(Saved data entries)

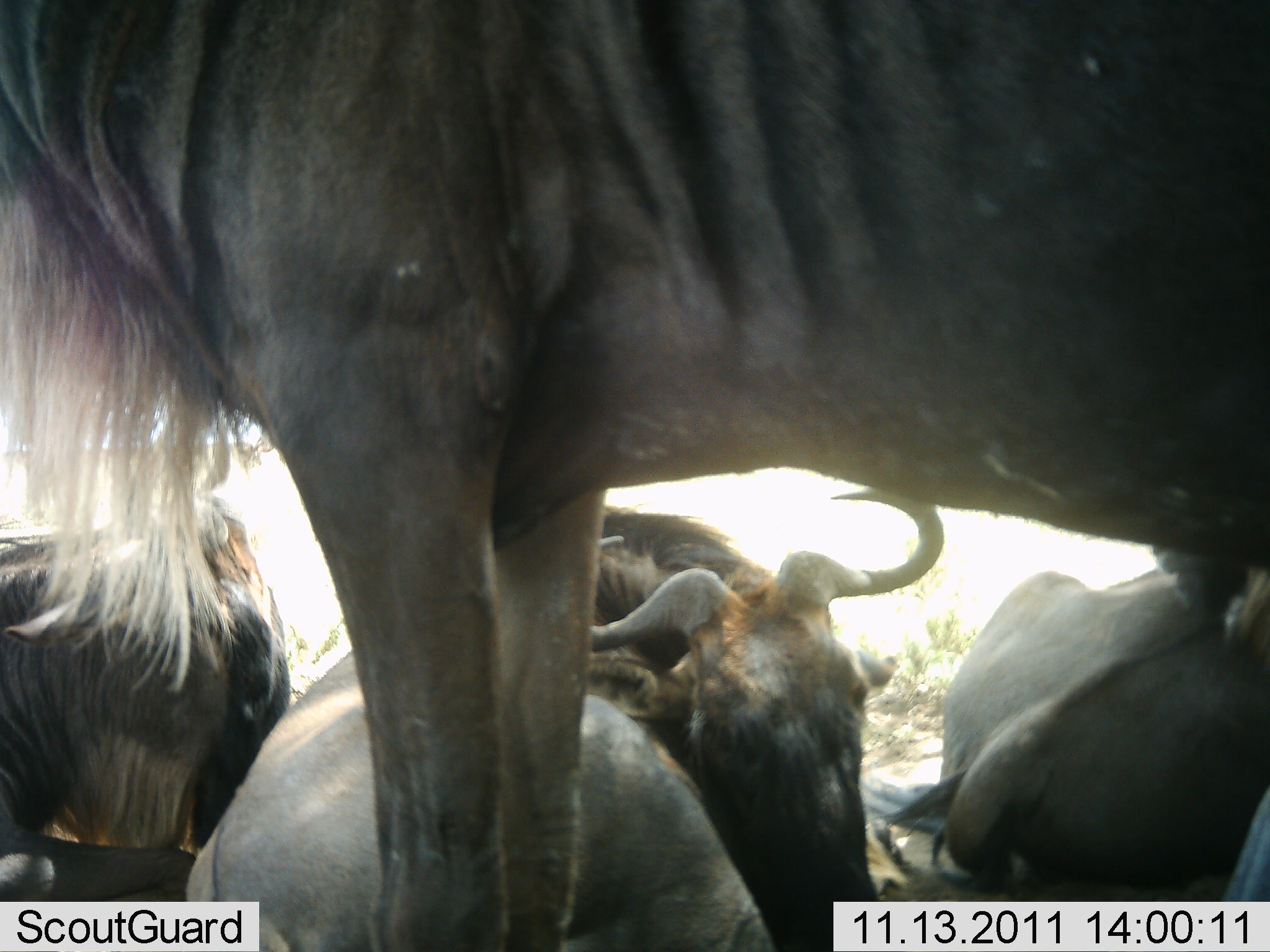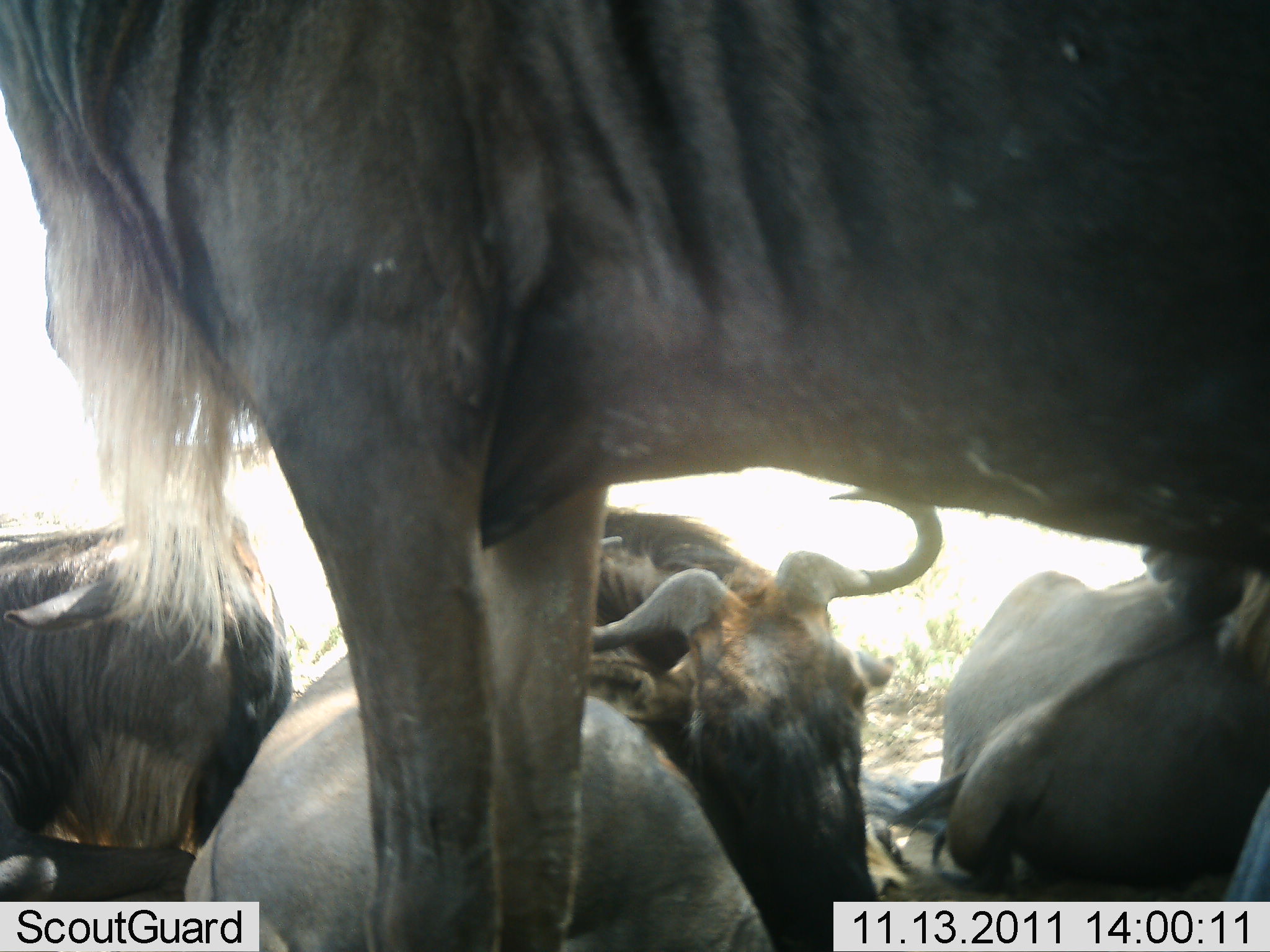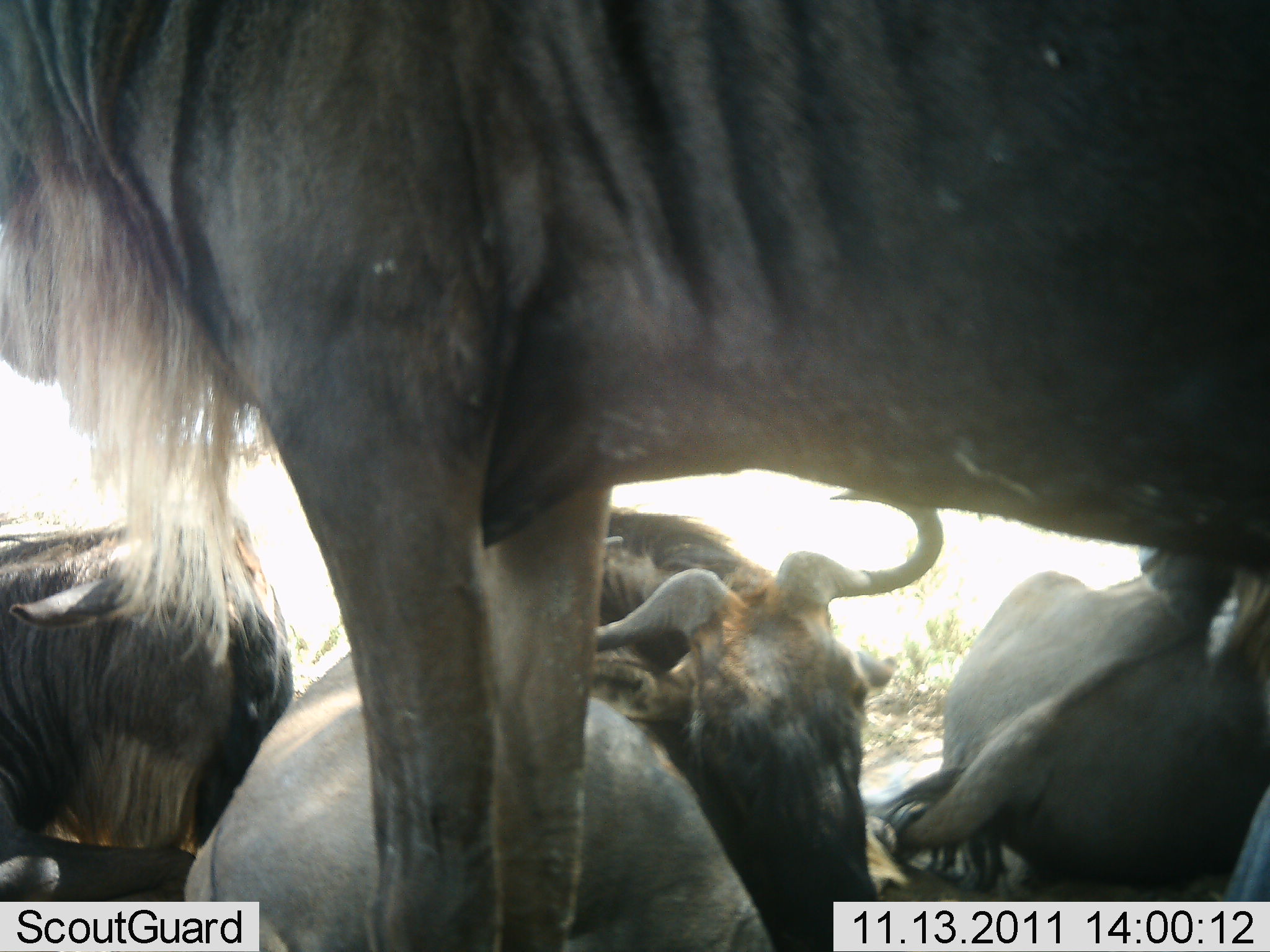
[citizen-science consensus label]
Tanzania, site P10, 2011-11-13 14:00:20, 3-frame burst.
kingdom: Animalia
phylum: Chordata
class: Mammalia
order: Artiodactyla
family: Bovidae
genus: Connochaetes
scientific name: Connochaetes taurinus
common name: blue wildebeest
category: wildebeest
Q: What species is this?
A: Wildebeest (blue wildebeest) (Connochaetes taurinus).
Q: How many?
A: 5.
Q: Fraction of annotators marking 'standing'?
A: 46%.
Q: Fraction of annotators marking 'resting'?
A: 92%.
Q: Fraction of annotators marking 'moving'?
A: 0%.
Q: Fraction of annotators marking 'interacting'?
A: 8%.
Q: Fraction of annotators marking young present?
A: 0%.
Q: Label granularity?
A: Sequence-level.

_Activity_
Beginning with the first line of the records and ending with the line that contains "Q: What species is this?", reproduce every line exactly, omitting pictures and adding nothing.

_Answer box_
[citizen-science consensus label]
Tanzania, site P10, 2011-11-13 14:00:20, 3-frame burst.
kingdom: Animalia
phylum: Chordata
class: Mammalia
order: Artiodactyla
family: Bovidae
genus: Connochaetes
scientific name: Connochaetes taurinus
common name: blue wildebeest
category: wildebeest
Q: What species is this?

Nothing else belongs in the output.